• **GIVEN TASK**
How many lines in the data below contain the word "foliage"? Reply with the number alone.

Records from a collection
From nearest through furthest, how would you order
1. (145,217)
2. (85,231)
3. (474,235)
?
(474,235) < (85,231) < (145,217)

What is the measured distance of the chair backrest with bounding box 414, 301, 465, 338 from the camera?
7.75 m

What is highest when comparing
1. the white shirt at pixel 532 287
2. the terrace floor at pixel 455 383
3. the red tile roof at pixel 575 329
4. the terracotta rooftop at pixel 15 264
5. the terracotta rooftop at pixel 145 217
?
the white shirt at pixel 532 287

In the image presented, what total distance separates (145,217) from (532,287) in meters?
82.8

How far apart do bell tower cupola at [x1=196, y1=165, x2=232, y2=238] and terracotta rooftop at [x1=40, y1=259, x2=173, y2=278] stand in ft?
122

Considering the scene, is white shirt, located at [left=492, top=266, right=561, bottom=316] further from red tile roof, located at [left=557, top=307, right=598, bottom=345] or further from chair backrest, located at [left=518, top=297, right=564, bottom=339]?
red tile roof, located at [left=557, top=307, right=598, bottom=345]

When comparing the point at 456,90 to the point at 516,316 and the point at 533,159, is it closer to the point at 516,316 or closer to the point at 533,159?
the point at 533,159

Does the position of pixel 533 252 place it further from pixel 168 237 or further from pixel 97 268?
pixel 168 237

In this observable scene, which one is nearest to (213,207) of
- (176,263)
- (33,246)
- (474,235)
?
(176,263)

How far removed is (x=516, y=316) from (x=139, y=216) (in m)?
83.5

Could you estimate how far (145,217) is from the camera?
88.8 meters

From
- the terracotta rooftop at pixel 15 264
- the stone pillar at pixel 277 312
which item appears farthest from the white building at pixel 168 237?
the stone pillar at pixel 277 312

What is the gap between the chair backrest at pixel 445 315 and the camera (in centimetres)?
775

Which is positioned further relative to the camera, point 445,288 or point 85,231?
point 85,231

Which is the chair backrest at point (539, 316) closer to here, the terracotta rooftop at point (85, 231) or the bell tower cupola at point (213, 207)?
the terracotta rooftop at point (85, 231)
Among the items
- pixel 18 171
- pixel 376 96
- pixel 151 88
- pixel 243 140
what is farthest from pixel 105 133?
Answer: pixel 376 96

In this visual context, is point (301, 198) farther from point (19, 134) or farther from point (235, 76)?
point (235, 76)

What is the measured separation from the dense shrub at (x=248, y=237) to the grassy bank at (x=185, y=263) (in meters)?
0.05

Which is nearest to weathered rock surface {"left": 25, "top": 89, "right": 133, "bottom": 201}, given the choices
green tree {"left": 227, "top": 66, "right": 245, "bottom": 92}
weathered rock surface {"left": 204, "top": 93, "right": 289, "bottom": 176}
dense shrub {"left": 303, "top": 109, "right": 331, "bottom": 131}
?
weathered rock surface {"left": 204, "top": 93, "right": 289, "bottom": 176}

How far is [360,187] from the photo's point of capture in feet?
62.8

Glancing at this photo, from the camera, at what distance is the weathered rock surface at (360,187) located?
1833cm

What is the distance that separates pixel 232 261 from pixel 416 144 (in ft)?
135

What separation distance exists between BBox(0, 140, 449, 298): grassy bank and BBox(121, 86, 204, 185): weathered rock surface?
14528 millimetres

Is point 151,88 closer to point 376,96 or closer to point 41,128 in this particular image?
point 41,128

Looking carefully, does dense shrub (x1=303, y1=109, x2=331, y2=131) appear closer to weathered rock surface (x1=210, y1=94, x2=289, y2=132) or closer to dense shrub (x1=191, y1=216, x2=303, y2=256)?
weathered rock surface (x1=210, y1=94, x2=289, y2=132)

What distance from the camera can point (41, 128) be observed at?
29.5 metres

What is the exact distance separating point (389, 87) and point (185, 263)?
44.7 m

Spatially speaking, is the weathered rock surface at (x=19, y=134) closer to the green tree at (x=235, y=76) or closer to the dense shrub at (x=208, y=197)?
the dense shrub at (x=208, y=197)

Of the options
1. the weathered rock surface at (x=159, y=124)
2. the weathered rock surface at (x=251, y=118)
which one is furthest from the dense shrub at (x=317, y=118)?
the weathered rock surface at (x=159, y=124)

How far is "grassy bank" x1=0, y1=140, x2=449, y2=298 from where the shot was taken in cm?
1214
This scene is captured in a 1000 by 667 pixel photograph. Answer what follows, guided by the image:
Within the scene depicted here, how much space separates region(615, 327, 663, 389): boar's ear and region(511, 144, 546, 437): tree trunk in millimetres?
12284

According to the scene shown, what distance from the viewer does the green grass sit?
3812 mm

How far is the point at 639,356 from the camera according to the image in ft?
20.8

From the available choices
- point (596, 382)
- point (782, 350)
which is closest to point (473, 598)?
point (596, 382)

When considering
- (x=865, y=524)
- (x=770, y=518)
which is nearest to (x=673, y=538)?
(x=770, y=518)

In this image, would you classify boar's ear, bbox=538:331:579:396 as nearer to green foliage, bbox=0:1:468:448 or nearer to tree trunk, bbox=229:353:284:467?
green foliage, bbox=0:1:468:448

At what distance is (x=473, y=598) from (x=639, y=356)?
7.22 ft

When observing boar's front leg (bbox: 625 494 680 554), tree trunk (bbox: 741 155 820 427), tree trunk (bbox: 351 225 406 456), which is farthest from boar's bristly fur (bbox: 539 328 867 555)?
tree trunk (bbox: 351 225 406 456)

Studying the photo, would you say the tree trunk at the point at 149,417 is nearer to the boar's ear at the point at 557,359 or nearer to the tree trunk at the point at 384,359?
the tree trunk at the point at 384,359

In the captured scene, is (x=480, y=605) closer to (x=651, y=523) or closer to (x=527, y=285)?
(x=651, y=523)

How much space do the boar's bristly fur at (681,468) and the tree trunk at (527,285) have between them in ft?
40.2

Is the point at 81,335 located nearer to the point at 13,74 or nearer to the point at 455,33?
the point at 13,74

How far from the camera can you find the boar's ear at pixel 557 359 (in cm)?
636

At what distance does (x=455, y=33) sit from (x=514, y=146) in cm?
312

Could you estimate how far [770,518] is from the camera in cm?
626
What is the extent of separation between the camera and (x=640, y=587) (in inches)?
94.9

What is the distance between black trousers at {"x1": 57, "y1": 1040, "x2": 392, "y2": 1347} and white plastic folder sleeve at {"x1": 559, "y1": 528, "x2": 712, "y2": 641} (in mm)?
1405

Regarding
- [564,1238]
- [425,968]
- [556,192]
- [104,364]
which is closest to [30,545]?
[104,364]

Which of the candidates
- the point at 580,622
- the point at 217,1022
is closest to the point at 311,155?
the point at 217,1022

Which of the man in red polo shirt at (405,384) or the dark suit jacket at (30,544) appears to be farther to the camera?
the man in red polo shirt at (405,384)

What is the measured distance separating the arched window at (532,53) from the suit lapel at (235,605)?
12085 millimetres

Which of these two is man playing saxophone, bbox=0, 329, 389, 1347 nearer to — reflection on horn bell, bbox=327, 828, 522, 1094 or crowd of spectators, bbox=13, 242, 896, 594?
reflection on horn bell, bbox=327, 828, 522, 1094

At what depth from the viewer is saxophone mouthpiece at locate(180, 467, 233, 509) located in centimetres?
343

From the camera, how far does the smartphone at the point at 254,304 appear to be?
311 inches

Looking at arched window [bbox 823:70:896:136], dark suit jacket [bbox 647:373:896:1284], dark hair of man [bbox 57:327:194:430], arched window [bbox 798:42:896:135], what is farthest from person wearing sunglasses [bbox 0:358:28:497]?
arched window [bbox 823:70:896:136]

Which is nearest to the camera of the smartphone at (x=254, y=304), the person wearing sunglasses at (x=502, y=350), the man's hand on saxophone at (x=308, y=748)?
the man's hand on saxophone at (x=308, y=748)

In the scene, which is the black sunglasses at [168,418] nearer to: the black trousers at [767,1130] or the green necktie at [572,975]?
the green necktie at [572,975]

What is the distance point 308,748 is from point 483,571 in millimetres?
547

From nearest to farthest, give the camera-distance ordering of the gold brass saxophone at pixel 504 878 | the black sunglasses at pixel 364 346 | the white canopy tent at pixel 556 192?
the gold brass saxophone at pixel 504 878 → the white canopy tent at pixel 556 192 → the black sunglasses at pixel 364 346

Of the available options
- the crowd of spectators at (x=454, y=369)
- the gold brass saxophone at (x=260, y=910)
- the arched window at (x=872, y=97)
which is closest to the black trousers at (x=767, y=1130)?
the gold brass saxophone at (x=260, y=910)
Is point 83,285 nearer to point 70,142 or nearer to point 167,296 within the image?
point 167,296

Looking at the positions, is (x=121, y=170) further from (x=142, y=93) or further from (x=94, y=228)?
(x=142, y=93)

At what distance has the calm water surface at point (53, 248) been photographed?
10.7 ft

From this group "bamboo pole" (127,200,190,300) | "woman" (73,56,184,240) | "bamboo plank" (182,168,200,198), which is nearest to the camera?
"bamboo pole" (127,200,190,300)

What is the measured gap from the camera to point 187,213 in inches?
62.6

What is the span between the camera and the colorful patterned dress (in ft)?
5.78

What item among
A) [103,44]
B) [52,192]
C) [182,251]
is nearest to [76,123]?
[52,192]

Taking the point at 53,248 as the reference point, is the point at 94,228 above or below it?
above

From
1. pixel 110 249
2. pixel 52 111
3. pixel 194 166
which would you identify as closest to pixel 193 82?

• **RESPONSE FOR THIS EXERCISE**
2